Da análise desses instrumentos legais e infralegais, pode-se inferir que o conceito de autoridade marítima está estreitamente relacionado ao dever-poder do Estado brasileiro de conformar a conduta dos particulares em favor do interesse da coletividade, no que diz respeito à salvaguarda da vida humana no mar, à segurança da navegação hidroviária e à prevenção da poluição marinha compromissos esses assumidos internacionalmente.

A autoridade marítima compreende, assim, o conjunto de atribuições subsidiárias conferidas à Marinha do Brasil pela lei, que não seja relacionado à defesa da Pátria e a garantia dos poderes constitucionais, da lei e da ordem, conforme determina o art. 142 da CR/88. Ou seja, adota-se um conceito por exclusão e ampliativo da missão constitucional daquela instituição.

Esclareça-se que os principais Agentes da Autoridade Marítima Brasileira (AMB) são os titulares e militares das Capitanias dos Portos, Capitanias Fluviais, Delegacias e Agências, cuja organização vem disposta na Portaria nº 135/2018, do Comando de Operações Navais, que aprovou o Regulamento das Capitanias, Delegacias e Agências[24].

Com isso, dois conjuntos de distintas e variadas tarefas foram atribuídas ao Comandante da Marinha a de Autoridade Marítima e a de Autoridade Naval. A primeira, de natureza eminentemente civil, abrange uma miscelânea de serviços públicos e limitações administrativas voltadas aos particulares.
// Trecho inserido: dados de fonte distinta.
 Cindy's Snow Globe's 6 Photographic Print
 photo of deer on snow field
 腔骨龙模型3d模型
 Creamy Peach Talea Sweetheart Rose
A segunda, de caráter militar, tem sua missão definida no art. 142 da CR/88, como instrumento de defesa do Estado contra ameaças externas.

Assim, pode-se dizer que a autoridade marítima nada mais é do que o exercício do poder de polícia administrativa sobre águas jurisdicionais, e que as razões para se manter o Comandante da Marinha como AMB são históricas, econômicas e políticas.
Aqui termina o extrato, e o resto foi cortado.